Crude oil is a magnificent and deadly perfume

They say the leaking oil is “SWEET LIGHT CRUDE” AND IS LESS DANGEROUS TO MARINE LIFE.

Our first and second oil wells in Muskogee, OK, also contained light, sweet crude. It was a beautiful green and slightly transparent. Crude oil is a magnificent perfume for investors.

He had bought a fractional share of the promoters. The thieves had sold over 100% of the well and couldn’t afford all the part owners to get together and want a piece of it, so they killed it by putting too much fracking fluid in them and opening them up to salt water.

The next one, with an honest developer, in Montgomery County, Kansas, produced 70 barrels of salt water for one barrel of oil and natural gas. It was not commercially viable, the gas was too far from a pipeline. I took some samples of the white sand from 1200 feet deep. It looked like sugar. It ended up spilling into my Betamax. It’s not good news.

While all this was going on, Dow Chemical wanted large amounts of salt water from the wells for research. They kept drilling wells in West Kansas and all they could get was oil.

I spent many hours in the Wichita Kansas well log library. Things that weren’t interesting then would be fine today (5 barrels a day $11.00 per person). I never found anything worth putting together a promotion. Some of these well logs date back to the 19th century and indicate the type, thickness and depth of geological zones.

Few things can match the satisfaction of sitting in the drill booth, freezing to death and watching the drill go round and round. The reading would tell you how far down you were in the geologist would tell you how much further you had to go to get to the desired ones that were believed to contain oil.
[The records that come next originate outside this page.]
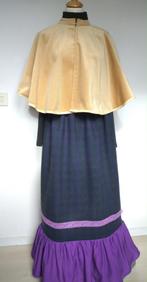 (nieuw) HISTORISCHE WOLLEN ROK, stijl dickens, GROEN/PAARS, Ophalen of Verzenden, Nieuw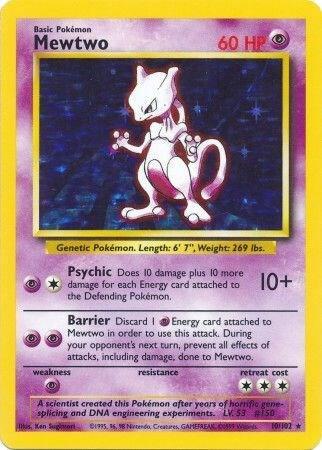 Mewtwo 010/102 (Base Set)  - Holofoil | Good Games Adelaide SA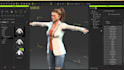 create 3d clothes, texturing and rigging in daz, iclone 8animation and blender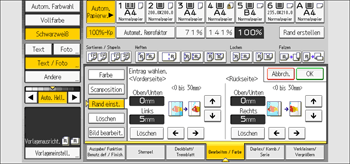 Abbildung Bedienfeld-Display
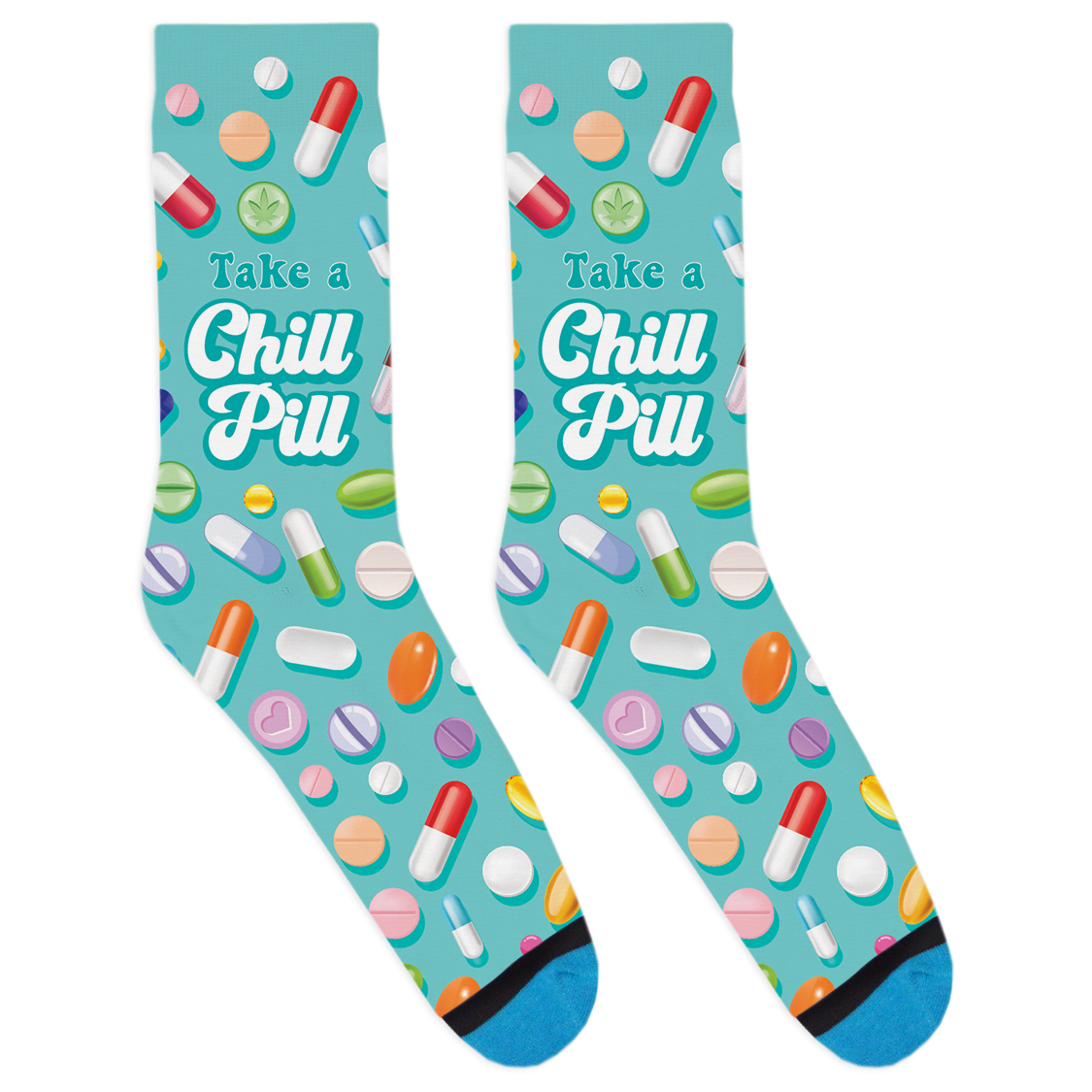 Take a Chill Pill Socks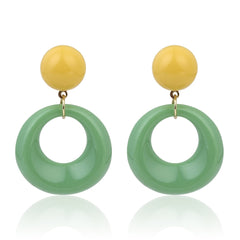 Meadow Green Swirl Earring
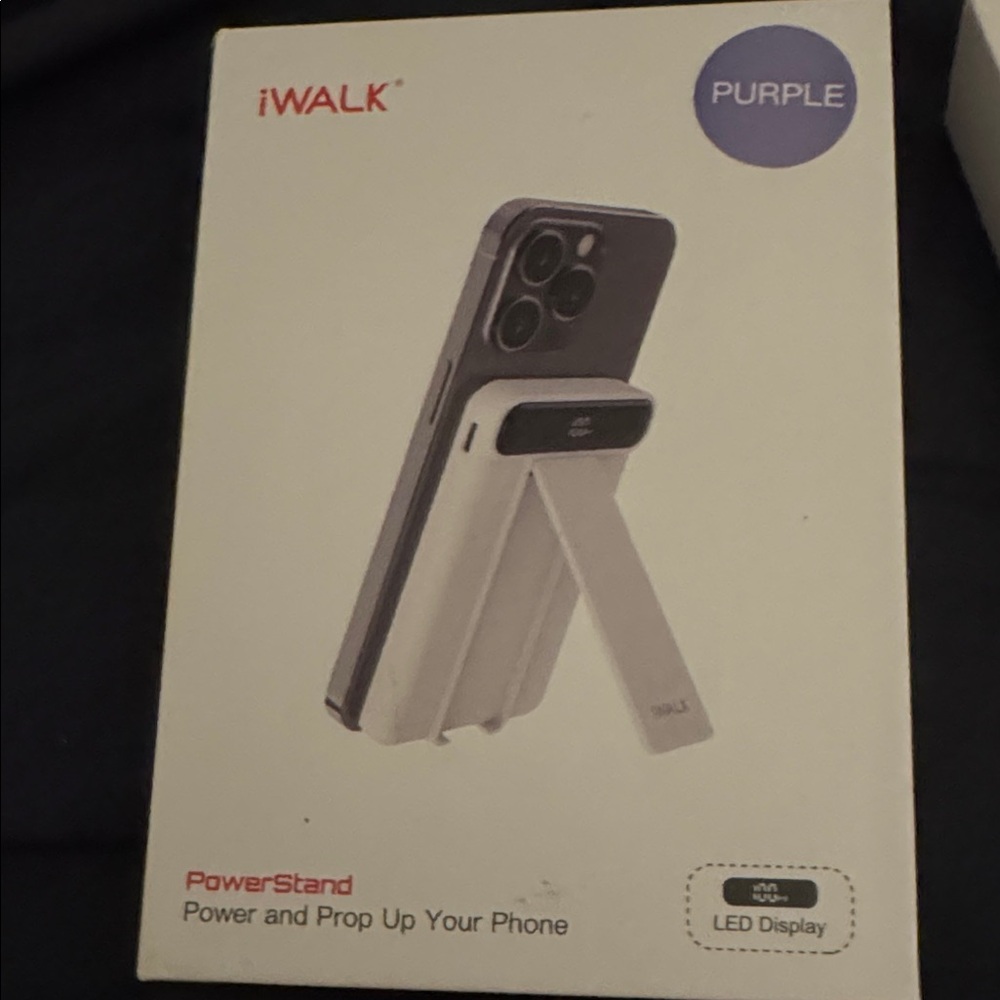 PowerStand Purple Phone Stand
Changing the bit was a painstaking process of pulling out several 40-foot lengths of drill pipe, unscrewing the tapered thread that attached it to the next pipe, and storing it until going back down. Sometimes there were minor traces of oil on the bit, but those areas were too insignificant.

What a thrill it was when he injected water into the well and caused it to pour beautiful oil into the wells! The smell was magic. The first thing to do after verifying that you have a promising pay zone is to lay the pipe, cement it, and then drill it into the pay zone.

The water and sand are then pumped down the well at high pressure and into the earthen structure. This caused the rocks to separate and when they came back together with the removal of pressure, the sand would prevent them from closing completely and give a large collection area for the oil to seep through.

Much more fun than playing in the casino, but generally just as rewarding. If you’re wondering what kind of girl is wearing that walks by and rocks, she was invaded by Howard Hughes. It resembles three heavy-duty starter spurs hitting rock as the bit rotates.

The smells aren’t all pink though, some oil wells can produce hydrogen sulfide gas, the gas that smells like rotten eggs. The scary part is that you won’t smell it if it’s strong enough to kill you. A pickup truck, headed for the well, rolled to a stop downwind of the well with the driver dead. The interstate north of Houston had a pothole that had accumulated poisonous hydrogen sulfide, causing several people to die simply driving north on the interstate. Scary, right?